Greg Asner is part of the Senior ECPA Fellows program that gathers experts from the western hemisphere to share latest research findings and collaborate on solutions.
No one knew the full extent of the damage until a research team from the Carnegie Institution of Science and Peru’s Ministry of the Environment used satellite imagery to map the damage. Their findings are published in Proceedings of the National Academy of Sciences.
Peru’s rain forests sit on top of a wealth of natural treasures, from oil and coal to gold. To get to these riches, miners destroy the forest and mountains that sit atop them. This could be devastating for the Earth, since these forests play such an important part in our ecosystem.
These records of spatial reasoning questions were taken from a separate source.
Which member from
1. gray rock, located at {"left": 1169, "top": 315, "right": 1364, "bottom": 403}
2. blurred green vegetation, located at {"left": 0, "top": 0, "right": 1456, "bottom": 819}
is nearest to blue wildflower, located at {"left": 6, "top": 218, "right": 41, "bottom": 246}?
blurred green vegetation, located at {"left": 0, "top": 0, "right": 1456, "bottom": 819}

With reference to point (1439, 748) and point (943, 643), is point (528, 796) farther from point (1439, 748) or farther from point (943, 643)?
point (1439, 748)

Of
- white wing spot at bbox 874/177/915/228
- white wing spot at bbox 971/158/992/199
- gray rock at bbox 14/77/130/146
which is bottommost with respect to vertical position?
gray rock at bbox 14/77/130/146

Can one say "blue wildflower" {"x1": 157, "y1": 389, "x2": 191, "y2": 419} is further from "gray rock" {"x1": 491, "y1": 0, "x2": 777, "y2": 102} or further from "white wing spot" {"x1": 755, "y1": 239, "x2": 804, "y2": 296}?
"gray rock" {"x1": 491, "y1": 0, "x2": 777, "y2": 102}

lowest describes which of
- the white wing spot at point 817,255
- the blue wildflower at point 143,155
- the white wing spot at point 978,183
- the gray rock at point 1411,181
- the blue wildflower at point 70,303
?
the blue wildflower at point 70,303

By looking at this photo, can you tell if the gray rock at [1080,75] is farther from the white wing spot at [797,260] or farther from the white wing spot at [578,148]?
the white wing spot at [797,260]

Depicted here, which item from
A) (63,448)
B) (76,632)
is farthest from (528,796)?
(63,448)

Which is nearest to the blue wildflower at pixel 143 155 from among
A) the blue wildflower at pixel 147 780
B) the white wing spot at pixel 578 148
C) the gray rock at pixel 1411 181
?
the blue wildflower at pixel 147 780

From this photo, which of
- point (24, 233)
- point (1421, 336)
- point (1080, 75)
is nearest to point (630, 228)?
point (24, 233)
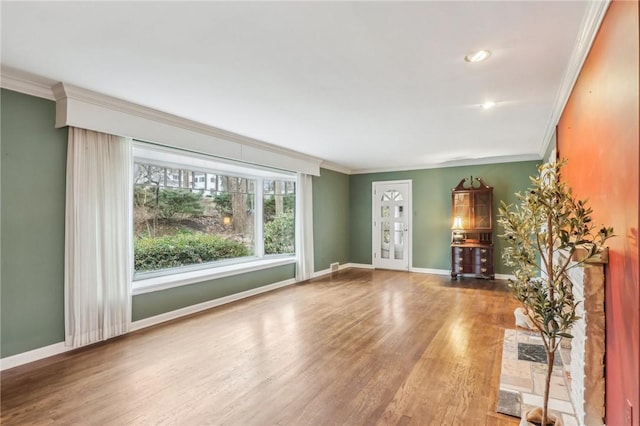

Justin Catanoso, a journalist who just returned from touring the Peruvian rain forests with ecologist Miles Silman, thinks that saving these forests is an integral part of slowing the potentially devastating effects of climate change. One way we can do that, he said, is if richer countries work together on an international level to pay countries like Peru to leave these pristine and important forests untouched and stop the for-profit destruction of these forests.
His fear isn’t unfounded, according to the new paper. These miners are already destroying acres and acres of these precious rain forests. An article in The Verge described the process gold miners use: They create craters by digging a few meters and blasting the holes with pressurized water to clear away the soil, completely destroying the forest area.
Asner and his team used a plane outfitted with Laser Imaging, Detection, and Ranging technology to survey the area. This kind of imaging actually uses lasers to scan areas and creates 3-D diagrams of the land. This kind of satellite imaging is much more sensitive than older kinds, and revealed many more mines than scientists were able to detect in the past.